Des dizaines de cyclistes se sont rassemblés spontanément devant l’hôtel de ville d’Ottawa à la suite de la mort d’un cycliste sur l’avenue Laurier, quelques heures plus tôt.

Manifestation de cyclistes à Ottawa: «Ce n’est pas sécuritaire»

La Ville d’Ottawa doit revoir la façon dont elle construit les pistes cyclables afin d’assurer la sécurité des usagers, estiment les cyclistes qui se sont réunis devant l’hôtel de ville jeudi quelques heures après qu’un homme ait perdu la vie dans une collision survenue sur la voie cyclable située à quelques mètres.

« Il y a des portions qui sont super sécuritaires, mais il y a des sections où ce n’est pas sécuritaire du tout. Il n’y a pas assez de planification pour assurer que les cyclistes sont en sécurité partout dans la ville », constate Felicity Borgal, qui effectue la majorité de ses déplacements à l’aide de son vélo depuis plus de quatre ans.

« Je préfère emprunter les sentiers parce que je ne me sens pas bien en vélo au centre-ville. Ce n’est pas sécuritaire. Les autos n’ont pas de respect », confie Francine Leduc.

De son côté, Mme Borgal ajoute qu’elle privilégie les portions de pistes cyclables qui sont séparées complètement des rues.

« Mais ce n’est pas toujours possible, précise-t-elle. Des fois, je dois être sur la route avec les autos et dans ces sections, c’est vraiment dangereux et ça fait peur. On a peur ! »

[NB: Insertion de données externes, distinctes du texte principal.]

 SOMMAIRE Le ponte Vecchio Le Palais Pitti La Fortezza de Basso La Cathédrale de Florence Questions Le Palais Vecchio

Plus d’une cinquantaine de cyclistes de tous les âges ont répondu à l’appel des conseillers Jeff Leiper et Shawn Menard qui ont organisé un rassemblement afin de réclamer des changements dans la conception des voies réservées aux vélos, jeudi.

Les deux élus et les personnes réunis estiment que les vélos et les voitures ne doivent pas partager le même corridor à moins qu’une séparation physique soit en place.

L’accident mortel s’est produit sur l’avenue Laurier, devant l’hôtel de ville. À cet endroit, la piste cyclable se trouve à cheval entre deux voies de circulation automobile. Elle est identifiée à l’aide d’une peinture verte appliquée directement sur la chaussée.

Le conseiller Menard a qualifié cette portion de la voie cyclable sur la rue Laurier de « tronçon meurtrier ».

« Il y a un danger si nous continuons à privilégier ce type d’infrastructure. Le personnel municipal nous a indiqué qu’ils allaient étudier cette infrastructure. Mais ils savent lesquels sont sécuritaires ou non », ajoute le conseiller du quartier Capitale.

L’utilisation de voies séparées peut provoquer un « faux sentiment de sécurité », prévient Nikola Brassard-Dion qui parcourt les rues de la capitale sur sa monture depuis plus de 10 ans.

« À long terme, ça prend une campagne de sensibilisation parce que la responsabilité est partagée entre les cyclistes et les automobilistes, estime-t-il. On a beaucoup de chemin à faire au niveau de la sensibilisation. »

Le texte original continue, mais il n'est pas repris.